Ma non pensa che ci stiamo, per così dire, assuefacendo a queste
violenze?
«Si tende spesso a far ricadere la colpa sulle donne: perché non hai
denunciato subito? Perché non te ne sei andata al primo schiaffo? Perché
non hai chiesto aiuto? Facile parlare quando si ha uno stipendio
adeguato, una famiglia normale. È di questo che parlerei più che di
assuefazione; non si pensa al fatto che non è sempre facile scappare di
casa senza poter contare su un altro rifugio; e poi perché dovrebbe
essere una donna minacciata a doversi nascondere, a cambiare abitudini
di vita?
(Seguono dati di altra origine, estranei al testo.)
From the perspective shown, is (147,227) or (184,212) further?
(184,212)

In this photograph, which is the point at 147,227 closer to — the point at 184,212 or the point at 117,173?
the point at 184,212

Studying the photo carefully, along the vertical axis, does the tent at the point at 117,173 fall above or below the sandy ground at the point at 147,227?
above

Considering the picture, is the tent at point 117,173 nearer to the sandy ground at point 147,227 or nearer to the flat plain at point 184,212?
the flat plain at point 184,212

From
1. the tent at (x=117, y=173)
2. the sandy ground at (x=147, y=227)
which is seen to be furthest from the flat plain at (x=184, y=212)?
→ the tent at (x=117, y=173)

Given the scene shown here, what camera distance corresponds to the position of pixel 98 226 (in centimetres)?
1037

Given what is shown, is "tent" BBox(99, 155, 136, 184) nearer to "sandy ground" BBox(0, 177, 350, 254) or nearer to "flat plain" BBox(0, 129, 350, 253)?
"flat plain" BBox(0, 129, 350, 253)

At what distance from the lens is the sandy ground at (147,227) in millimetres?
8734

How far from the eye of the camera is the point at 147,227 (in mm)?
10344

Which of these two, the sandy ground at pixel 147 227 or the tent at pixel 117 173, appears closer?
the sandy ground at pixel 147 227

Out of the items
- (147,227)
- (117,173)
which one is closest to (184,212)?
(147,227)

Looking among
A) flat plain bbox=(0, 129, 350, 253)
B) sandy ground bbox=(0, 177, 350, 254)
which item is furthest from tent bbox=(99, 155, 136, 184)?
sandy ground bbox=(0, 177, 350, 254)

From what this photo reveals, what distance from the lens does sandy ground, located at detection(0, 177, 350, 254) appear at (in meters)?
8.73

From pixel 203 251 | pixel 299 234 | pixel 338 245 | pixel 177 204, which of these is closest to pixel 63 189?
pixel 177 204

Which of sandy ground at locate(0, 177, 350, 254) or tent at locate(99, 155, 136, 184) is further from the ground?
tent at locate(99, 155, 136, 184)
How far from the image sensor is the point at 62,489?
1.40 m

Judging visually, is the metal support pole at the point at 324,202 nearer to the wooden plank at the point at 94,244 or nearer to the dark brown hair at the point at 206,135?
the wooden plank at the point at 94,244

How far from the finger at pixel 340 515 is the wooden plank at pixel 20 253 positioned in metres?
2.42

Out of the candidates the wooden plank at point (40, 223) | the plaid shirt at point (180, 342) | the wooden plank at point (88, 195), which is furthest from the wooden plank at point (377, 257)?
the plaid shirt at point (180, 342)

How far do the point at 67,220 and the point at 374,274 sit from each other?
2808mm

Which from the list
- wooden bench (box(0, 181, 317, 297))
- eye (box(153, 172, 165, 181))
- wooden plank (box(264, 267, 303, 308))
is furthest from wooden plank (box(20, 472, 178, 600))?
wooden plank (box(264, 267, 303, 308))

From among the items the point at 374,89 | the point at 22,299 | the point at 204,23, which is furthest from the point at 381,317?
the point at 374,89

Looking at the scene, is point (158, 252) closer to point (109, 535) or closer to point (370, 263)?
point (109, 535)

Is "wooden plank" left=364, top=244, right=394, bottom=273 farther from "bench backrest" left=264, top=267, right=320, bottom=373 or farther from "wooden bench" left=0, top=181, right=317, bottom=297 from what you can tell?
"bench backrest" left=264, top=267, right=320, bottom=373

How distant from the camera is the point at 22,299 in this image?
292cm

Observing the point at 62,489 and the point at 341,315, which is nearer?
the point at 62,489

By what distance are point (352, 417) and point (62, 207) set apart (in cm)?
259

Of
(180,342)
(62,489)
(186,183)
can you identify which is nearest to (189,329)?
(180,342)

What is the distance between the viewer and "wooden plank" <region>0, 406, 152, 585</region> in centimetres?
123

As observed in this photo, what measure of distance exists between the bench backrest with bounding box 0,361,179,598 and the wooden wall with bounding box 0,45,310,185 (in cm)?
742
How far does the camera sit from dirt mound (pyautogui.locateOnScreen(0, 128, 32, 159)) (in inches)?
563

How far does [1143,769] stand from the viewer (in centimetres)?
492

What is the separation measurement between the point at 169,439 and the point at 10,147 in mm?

È un po’come succedeva in altri tempi durante i processi per
stupro dove si puntava il dito sul fatto che una donna portasse la
minigonna come per dire “se l’è cercata”. E allora perché non dire lo
stesso, per esempio, di un uomo che indossa un orologio d’oro e poi
passeggia per un quartiere a rischio venendo derubato? La donna non ha
il diritto di essere rispettata a prescindere dal fatto che si veste
come desidera? Dobbiamo anzitutto moderare noi il linguaggio, anzitutto
eliminando questo termine orrendo, ‘femminicidio’, che abolirei perché
parte da questa idea sbagliata. E anche nella terminologia usata per i
titoli, che molto spesso finiscono quasi per uccidere una seconda volta
quelle persone. Ma nemmeno va esasperata la rivalità donna-uomo; non
tutti gli uomini sono negativi e violenti, dobbiamo diffondere una
cultura del venirsi incontro».
Raccontare l’Italia in piena pandemia, tra paure per il virus e
speranze di una ripresa: com’è cambiata la sua vita a partire da
quell’ormai miliare inizio marzo del 2020?
«Sfortunatamente il covid l’ho avuto e anche in forma grave; era
inevitabile visto che sono sempre in giro, in luoghi affollati. E l’ho
preso molto prima dell’arrivo dei vaccini, a settembre del 2020. Ho
passato 75 giorni in isolamento, non venendomi risparmiato nemmeno
qualche viaggetto in ambulanza per crisi respiratorie… proprio per come
l’ho vissuto sono molto attenta ma al tempo stesso nemmeno mi lascio
prendere dal panico; mi sono vaccinata, porto sempre la mascherina,
pretendo distanziamento anche in redazione, e in questo la Rai si è
dimostrata davvero lungimirante con l’istituzione di una task force di
esperti che si sono attivati fin da subito nel tracciare i movimenti di
ognuno di noi che risultasse positivo, avvisando eventualmente chi era
stato a contatto nelle ore precedenti. Mi sono sentita protetta, ho
saputo proprio dalla task force di essere stata a contatto con una
persona positiva, altrimenti avrei fatto il tampone a distanza di
giorni. È una tutela estesa».
Futuro: più speranza o incognita le suscita questa parola?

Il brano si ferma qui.